WHAT IS EXPECTED
Print the listing once more, exactly as it stands.

EXCERPTED DATA
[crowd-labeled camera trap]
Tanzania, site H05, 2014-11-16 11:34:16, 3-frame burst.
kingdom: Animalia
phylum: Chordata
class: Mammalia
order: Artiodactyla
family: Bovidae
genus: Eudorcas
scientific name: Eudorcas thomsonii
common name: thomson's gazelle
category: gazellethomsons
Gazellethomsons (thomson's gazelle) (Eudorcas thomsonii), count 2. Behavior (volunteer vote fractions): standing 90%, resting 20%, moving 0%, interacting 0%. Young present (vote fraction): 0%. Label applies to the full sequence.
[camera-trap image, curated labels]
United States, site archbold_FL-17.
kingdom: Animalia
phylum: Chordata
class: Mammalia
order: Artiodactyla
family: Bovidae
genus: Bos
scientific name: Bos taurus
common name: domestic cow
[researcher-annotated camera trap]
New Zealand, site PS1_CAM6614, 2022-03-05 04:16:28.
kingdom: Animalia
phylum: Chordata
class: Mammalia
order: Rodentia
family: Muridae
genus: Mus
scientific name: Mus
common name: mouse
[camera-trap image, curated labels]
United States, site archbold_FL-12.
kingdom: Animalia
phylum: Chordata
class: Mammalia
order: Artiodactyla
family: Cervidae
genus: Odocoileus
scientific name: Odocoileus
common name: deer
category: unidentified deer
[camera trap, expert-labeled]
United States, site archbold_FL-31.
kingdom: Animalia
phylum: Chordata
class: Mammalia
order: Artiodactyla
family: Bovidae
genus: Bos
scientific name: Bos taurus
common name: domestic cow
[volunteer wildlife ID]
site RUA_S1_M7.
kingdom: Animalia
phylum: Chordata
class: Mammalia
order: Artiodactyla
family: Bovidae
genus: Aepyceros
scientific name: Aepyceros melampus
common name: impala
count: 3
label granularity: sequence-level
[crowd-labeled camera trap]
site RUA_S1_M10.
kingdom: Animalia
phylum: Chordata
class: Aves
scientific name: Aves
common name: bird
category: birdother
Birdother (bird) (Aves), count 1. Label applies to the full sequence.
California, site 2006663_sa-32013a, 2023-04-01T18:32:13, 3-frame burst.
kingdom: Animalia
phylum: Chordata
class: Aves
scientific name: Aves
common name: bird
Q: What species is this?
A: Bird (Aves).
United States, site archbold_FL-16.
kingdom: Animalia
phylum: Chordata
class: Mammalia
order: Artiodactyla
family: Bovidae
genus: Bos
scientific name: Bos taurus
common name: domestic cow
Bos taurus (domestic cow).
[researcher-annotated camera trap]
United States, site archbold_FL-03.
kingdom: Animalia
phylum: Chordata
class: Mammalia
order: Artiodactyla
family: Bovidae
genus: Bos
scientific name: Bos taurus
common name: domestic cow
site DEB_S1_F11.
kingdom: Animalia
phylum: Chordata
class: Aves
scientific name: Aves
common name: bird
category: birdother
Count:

RESULT OF THE EXERCISE
[crowd-labeled camera trap]
Tanzania, site H05, 2014-11-16 11:34:16, 3-frame burst.
kingdom: Animalia
phylum: Chordata
class: Mammalia
order: Artiodactyla
family: Bovidae
genus: Eudorcas
scientific name: Eudorcas thomsonii
common name: thomson's gazelle
category: gazellethomsons
Gazellethomsons (thomson's gazelle) (Eudorcas thomsonii), count 2. Behavior (volunteer vote fractions): standing 90%, resting 20%, moving 0%, interacting 0%. Young present (vote fraction): 0%. Label applies to the full sequence.
[camera-trap image, curated labels]
United States, site archbold_FL-17.
kingdom: Animalia
phylum: Chordata
class: Mammalia
order: Artiodactyla
family: Bovidae
genus: Bos
scientific name: Bos taurus
common name: domestic cow
[researcher-annotated camera trap]
New Zealand, site PS1_CAM6614, 2022-03-05 04:16:28.
kingdom: Animalia
phylum: Chordata
class: Mammalia
order: Rodentia
family: Muridae
genus: Mus
scientific name: Mus
common name: mouse
[camera-trap image, curated labels]
United States, site archbold_FL-12.
kingdom: Animalia
phylum: Chordata
class: Mammalia
order: Artiodactyla
family: Cervidae
genus: Odocoileus
scientific name: Odocoileus
common name: deer
category: unidentified deer
[camera trap, expert-labeled]
United States, site archbold_FL-31.
kingdom: Animalia
phylum: Chordata
class: Mammalia
order: Artiodactyla
family: Bovidae
genus: Bos
scientific name: Bos taurus
common name: domestic cow
[volunteer wildlife ID]
site RUA_S1_M7.
kingdom: Animalia
phylum: Chordata
class: Mammalia
order: Artiodactyla
family: Bovidae
genus: Aepyceros
scientific name: Aepyceros melampus
common name: impala
count: 3
label granularity: sequence-level
[crowd-labeled camera trap]
site RUA_S1_M10.
kingdom: Animalia
phylum: Chordata
class: Aves
scientific name: Aves
common name: bird
category: birdother
Birdother (bird) (Aves), count 1. Label applies to the full sequence.
California, site 2006663_sa-32013a, 2023-04-01T18:32:13, 3-frame burst.
kingdom: Animalia
phylum: Chordata
class: Aves
scientific name: Aves
common name: bird
Q: What species is this?
A: Bird (Aves).
United States, site archbold_FL-16.
kingdom: Animalia
phylum: Chordata
class: Mammalia
order: Artiodactyla
family: Bovidae
genus: Bos
scientific name: Bos taurus
common name: domestic cow
Bos taurus (domestic cow).
[researcher-annotated camera trap]
United States, site archbold_FL-03.
kingdom: Animalia
phylum: Chordata
class: Mammalia
order: Artiodactyla
family: Bovidae
genus: Bos
scientific name: Bos taurus
common name: domestic cow
site DEB_S1_F11.
kingdom: Animalia
phylum: Chordata
class: Aves
scientific name: Aves
common name: bird
category: birdother
Count:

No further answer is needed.